If you are making solely exempt supplies, i.e. renting properties, you will not be able to reclaim any input VAT that is directly attributable to these supplies.

However if you are making a mix of standard, reduced, zero and exempt supplies you will be considered to be partially exempt for VAT.

You will then have to perform a Partial Exemption (PE) calculation when preparing each VAT return and an annual PE calculation for the return that includes the month of March, which adds to the VAT complexities.

It is the general assumption that VAT for farmers is a simple matter, as all their outputs are zero-rated and that this means that they have the ability to reclaim all input VAT incurred.

Unfortunately, this is no longer the case. Farmers are having to diversify into new crops that are no longer always intended as food for human or animal consumption – for example  biofuels.

Other activities, such as property and land rental, storage facilities and so on, all come with their own VAT rules and intricacies.

In very general terms, VAT legislation considers the letting of land to be an exempt supply for VAT, which means that no VAT is charged on the rent, but it also means that the farmer will not be able to reclaim any input VAT on any costs incurred to maintain this land.

The supply of land is one of the more unusual areas of VAT law, which allows the VAT rate to be changed by choosing to tax the supply at the standard rate of 20%.

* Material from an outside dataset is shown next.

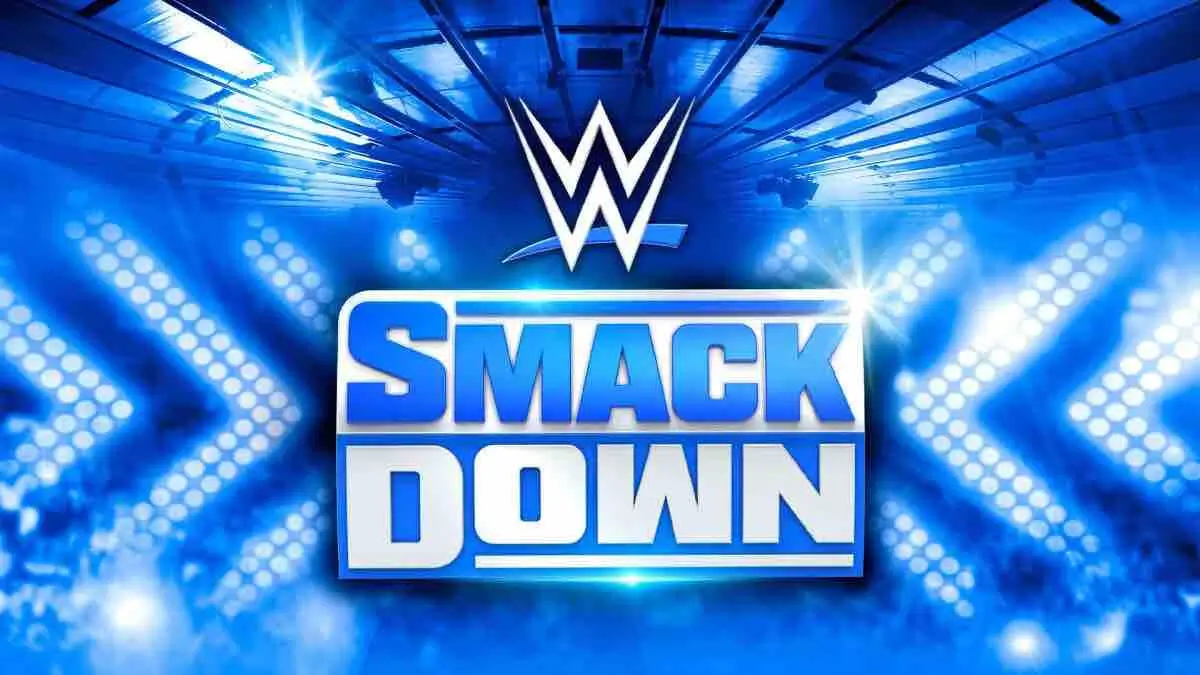 WWE Smackdown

This is known as the Option to Tax but is a subject all of its own and one for another day!

If as a farmer you were growing these crops and selling them, the end use of the product would affect the rate of VAT that is applied to these outputs. 

Maize grown for feed for livestock would be a zero-rated supply. Maize grown for power production would be standard-rated.

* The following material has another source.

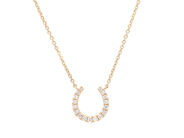 Jewellery - NECKLACE, 18K gold - View 1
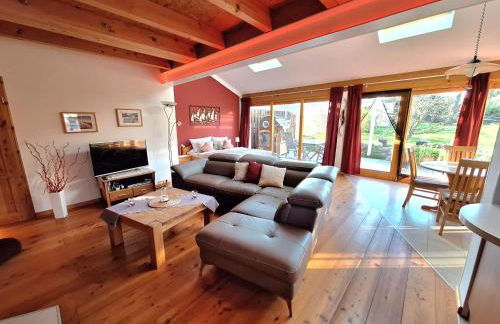 Ferienhaus am Kuhmoor - Foto 2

As I have previously stated, the general rule is that the letting of land is exempt for VAT but the interpretation of the agreements and services provided may change the VAT status.

The VAT status of land let for game cover for shooting will depend on the terms of the agreement to determine if this is a supply of land or a supply of shooting rights.

As the agreements between the farmer and shoot can vary significantly, there is no simple answer. It is recommended that advice be sought from a specialist agricultural VAT adviser in each instance.